Time was pressing but we made a quick rush through the 1st World War section of the Hotel Des Invalides – another amazing building commissioned by Napoleon to house his crippled war veterans.
That night we had an optional dinner and Cabaret show which I had decided to splash out on. Everyone spiffed up and we got on the coach and headed into the city. We had our own private room and a dedicated selection of French waiters; it was a three course menu with three choices for the entre and mains. I went for the Escargot followed by leg of duck with spinach and a potato thing. I wish I could remember the proper name, I can’t but it was delicious and atmosphere superb. The wine kept flowing throughout and an accordion player kept us all entertained if not rather loudly. A slice of brie was followed by a fierce hit of black coffee and then a delicious slice followed by more wine. By the end of the night I must have polished off a full bottle of red by myself (as had everyone else). We loaded back onto the coach and set off for our Cabaret show, we were all in a jovial mood.
The Nouvelle Eve venue that housed our Cabaret show is just down the road from the Moulin Rouge, we were seated right at the front of the stage at a table with 3 bottles of Champagne between roughly six of us. The show was fantastic, absolutely worth the 71 Euros. Unfortunately cameras were not permitted once the show started so you will just have to take my word for how good it was.
Ray described the event as a ‘variety show’, “there will be boobs, but to Parisans boobs are just boobs”. I’m not going to describe it all but I’ll give you some key words: Girls, legs, breasts, outfit changes. Guys, very gay, large smiles. Dancing.
Other than the dancing and singing there were three other acts, all amazing. The juggling/comedy act comprised of a couple of guys with some incredible juggling skills. Juggling batons and hats, individually and in partnership, close together or far away from each other. They then took a volunteer from the audience; they got him to sit still, put a hat and glasses on him and a cigarette in his mouth. With the volunteer sitting in the middle and the jugglers about twelve feet apart they proceeded to juggle batons past his head between each other. Systematically they knocked off his hat, cigarette and finally his glasses off his face – amazing!

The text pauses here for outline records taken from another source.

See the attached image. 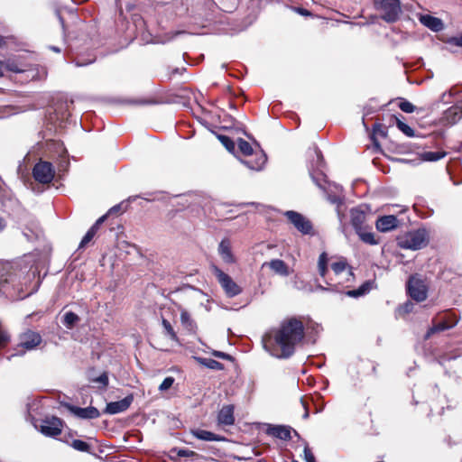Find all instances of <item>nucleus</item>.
<instances>
[{
  "mask_svg": "<svg viewBox=\"0 0 462 462\" xmlns=\"http://www.w3.org/2000/svg\"><path fill=\"white\" fill-rule=\"evenodd\" d=\"M70 447L80 452H89L90 445L81 439H73L70 443Z\"/></svg>",
  "mask_w": 462,
  "mask_h": 462,
  "instance_id": "7c9ffc66",
  "label": "nucleus"
},
{
  "mask_svg": "<svg viewBox=\"0 0 462 462\" xmlns=\"http://www.w3.org/2000/svg\"><path fill=\"white\" fill-rule=\"evenodd\" d=\"M445 155V152H426L422 154V158L428 162H436L442 159Z\"/></svg>",
  "mask_w": 462,
  "mask_h": 462,
  "instance_id": "473e14b6",
  "label": "nucleus"
},
{
  "mask_svg": "<svg viewBox=\"0 0 462 462\" xmlns=\"http://www.w3.org/2000/svg\"><path fill=\"white\" fill-rule=\"evenodd\" d=\"M238 149L245 156H251L254 154L251 144L242 138L238 139Z\"/></svg>",
  "mask_w": 462,
  "mask_h": 462,
  "instance_id": "2f4dec72",
  "label": "nucleus"
},
{
  "mask_svg": "<svg viewBox=\"0 0 462 462\" xmlns=\"http://www.w3.org/2000/svg\"><path fill=\"white\" fill-rule=\"evenodd\" d=\"M16 277L13 274H8L5 279L0 277V292L6 294L9 297H14L13 291L16 290L15 284Z\"/></svg>",
  "mask_w": 462,
  "mask_h": 462,
  "instance_id": "6ab92c4d",
  "label": "nucleus"
},
{
  "mask_svg": "<svg viewBox=\"0 0 462 462\" xmlns=\"http://www.w3.org/2000/svg\"><path fill=\"white\" fill-rule=\"evenodd\" d=\"M315 383V377H305V380H302V383H307L309 385H312Z\"/></svg>",
  "mask_w": 462,
  "mask_h": 462,
  "instance_id": "3c124183",
  "label": "nucleus"
},
{
  "mask_svg": "<svg viewBox=\"0 0 462 462\" xmlns=\"http://www.w3.org/2000/svg\"><path fill=\"white\" fill-rule=\"evenodd\" d=\"M202 364L210 369H214V370L223 369V365L216 360H213V359H204Z\"/></svg>",
  "mask_w": 462,
  "mask_h": 462,
  "instance_id": "e433bc0d",
  "label": "nucleus"
},
{
  "mask_svg": "<svg viewBox=\"0 0 462 462\" xmlns=\"http://www.w3.org/2000/svg\"><path fill=\"white\" fill-rule=\"evenodd\" d=\"M327 263H328V255L326 253H322L319 257L318 267H319V275L323 278L326 277V274L328 272Z\"/></svg>",
  "mask_w": 462,
  "mask_h": 462,
  "instance_id": "c756f323",
  "label": "nucleus"
},
{
  "mask_svg": "<svg viewBox=\"0 0 462 462\" xmlns=\"http://www.w3.org/2000/svg\"><path fill=\"white\" fill-rule=\"evenodd\" d=\"M374 3L385 22L394 23L398 20L402 13L400 0H374Z\"/></svg>",
  "mask_w": 462,
  "mask_h": 462,
  "instance_id": "20e7f679",
  "label": "nucleus"
},
{
  "mask_svg": "<svg viewBox=\"0 0 462 462\" xmlns=\"http://www.w3.org/2000/svg\"><path fill=\"white\" fill-rule=\"evenodd\" d=\"M42 341V336L38 332L28 329L20 335L19 344L14 348V353L11 356H23L26 351L35 349Z\"/></svg>",
  "mask_w": 462,
  "mask_h": 462,
  "instance_id": "39448f33",
  "label": "nucleus"
},
{
  "mask_svg": "<svg viewBox=\"0 0 462 462\" xmlns=\"http://www.w3.org/2000/svg\"><path fill=\"white\" fill-rule=\"evenodd\" d=\"M291 432H293V434H294L298 439H300V434L298 433V431H297V430H293V429H292Z\"/></svg>",
  "mask_w": 462,
  "mask_h": 462,
  "instance_id": "bf43d9fd",
  "label": "nucleus"
},
{
  "mask_svg": "<svg viewBox=\"0 0 462 462\" xmlns=\"http://www.w3.org/2000/svg\"><path fill=\"white\" fill-rule=\"evenodd\" d=\"M265 433L282 440H290L291 439L292 428L287 425H273L265 423Z\"/></svg>",
  "mask_w": 462,
  "mask_h": 462,
  "instance_id": "f8f14e48",
  "label": "nucleus"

The old guy who was certainly a comedian but insisted he was an acrobat followed, he was wacky and blew away all our expectations.
Another memorable act involved what appeared to be an Arabic mime with a difference, he was mind bafflingly amazing. Picture a guy dressed in white robes with not one but two white heads (one protruding initially from his chest). He has two hands, two legs and two heads; I couldn’t pick how he managed it.
It was such a good night that no one wanted it to end. Only six of us were on the coach back ‘home’, the rest had stayed out in the Red Light District. Stories the next day included accounts of an amazing dancing effort, and managing to fit 7 people in a taxi much to Ray’s amazement as apparently Paris taxi drivers will normally insist strictly on no more than three passengers.